* _PAGE TEXT_:
##############################

Medical Abortion

What is it?

Medical abortion is an abortion caused by medicine rather than surgery. In Canada, two medications are used in medical abortions: methotrexate and misoprostol. Methotrexate is given first, followed in a few days by misoprostol.

When and where is it available?

A medical abortion is available only to women who are less than 7 weeks pregnant from the first day of their last period or 5 weeks from the date of conception. The medication is administered in a clinic or doctor's office.

Is it safe?

Methotrexate has been used for over 50 years to treat certain types of cancer. It has been studied and used as a safe method of medical abortion since the early 1990s. It stops the implantation of the egg that occurs during the first several weeks after conception.

What happens before the abortion?

An ultrasound will be done to confirm the actual date of the pregnancy prior to the procedure.

How is it done?

There are three steps involved in a medical abortion.

  1. You will take the first medication, methotrexate, at the clinic in a shot or by mouth. This is the medication that stops the pregnancy. It isn't unusual to have some bleeding after this medication is given, but the procedure is not complete.
  2. Within the next few days, your clinician will tell you how and when to take the misoprostol. This is the medication that empties your uterus. You will probably start to have strong cramps and bleeding, similar to a heavy period. Pain medicine or a heating pad can help with the cramps. You may also have nausea, vomiting, diarrhoea, fever, chills, or feel tired. If you soak more than two maxipads an hour for two hours in a row, you should call your clinician. Your clinician will tell you what number to call for advice.
  3. It is important that you return to the clinic for a follow up to make sure that the abortion is complete. The clinician will usually do a pelvic examination or ultrasound at this visit. In the rare case that your abortion is incomplete, you may need to take an additional dose of misoprostol or simply wait and return for another visit in a week or two.

How effective is it?

For about 1 to 2% of the women, this procedure will not work. Another 4 to 5% of women choose surgery because they are having delayed reactions to the medications and don't want to wait. Less than 1% have complications such as serious infections or serious bleeding.

What if it doesn't work?

If you are still pregnant when you return for your visit, you will need a surgical abortion. At this point, it is not feasible to continue with the pregnancy, as the medications would have affected the development of the fetus.

Will it affect future pregnancies?

The medications leave your body within one week and do not affect future pregnancies or your general health.

Who shouldn't get a medical abortion?

A medical abortion may not be the best option for women:

  • with certain physical conditions or women currently using an IUD
  • who want the abortion over quickly
  • who cannot return for follow up visits
  • who cannot understand the instructions because of language or comprehension barriers.

It is very important to tell the abortion provider of any allergies or drug sensitivities you have, any medications or supplements you take, and any health problems or diseases you have.

##############################

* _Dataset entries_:

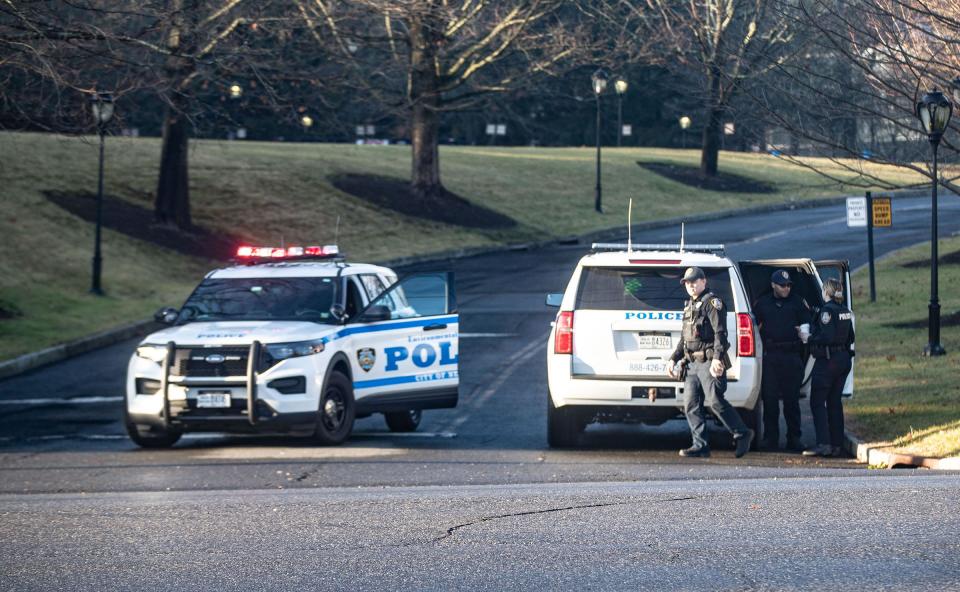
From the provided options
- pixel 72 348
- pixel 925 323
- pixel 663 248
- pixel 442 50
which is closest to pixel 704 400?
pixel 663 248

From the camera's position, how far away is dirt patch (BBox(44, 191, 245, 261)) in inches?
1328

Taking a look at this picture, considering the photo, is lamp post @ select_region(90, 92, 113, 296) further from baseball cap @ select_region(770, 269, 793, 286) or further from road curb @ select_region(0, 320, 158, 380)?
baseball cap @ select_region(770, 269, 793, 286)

##############################

* _TASK TO COMPLETE_: Rewrite the medical abortion text starting at "How effective is" and ending at "of the fetus.", replacing "delayed reactions" with "late reactions".

* _TASK RESPONSE_:
How effective is it?

For about 1 to 2% of the women, this procedure will not work. Another 4 to 5% of women choose surgery because they are having late reactions to the medications and don't want to wait. Less than 1% have complications such as serious infections or serious bleeding.

What if it doesn't work?

If you are still pregnant when you return for your visit, you will need a surgical abortion. At this point, it is not feasible to continue with the pregnancy, as the medications would have affected the development of the fetus.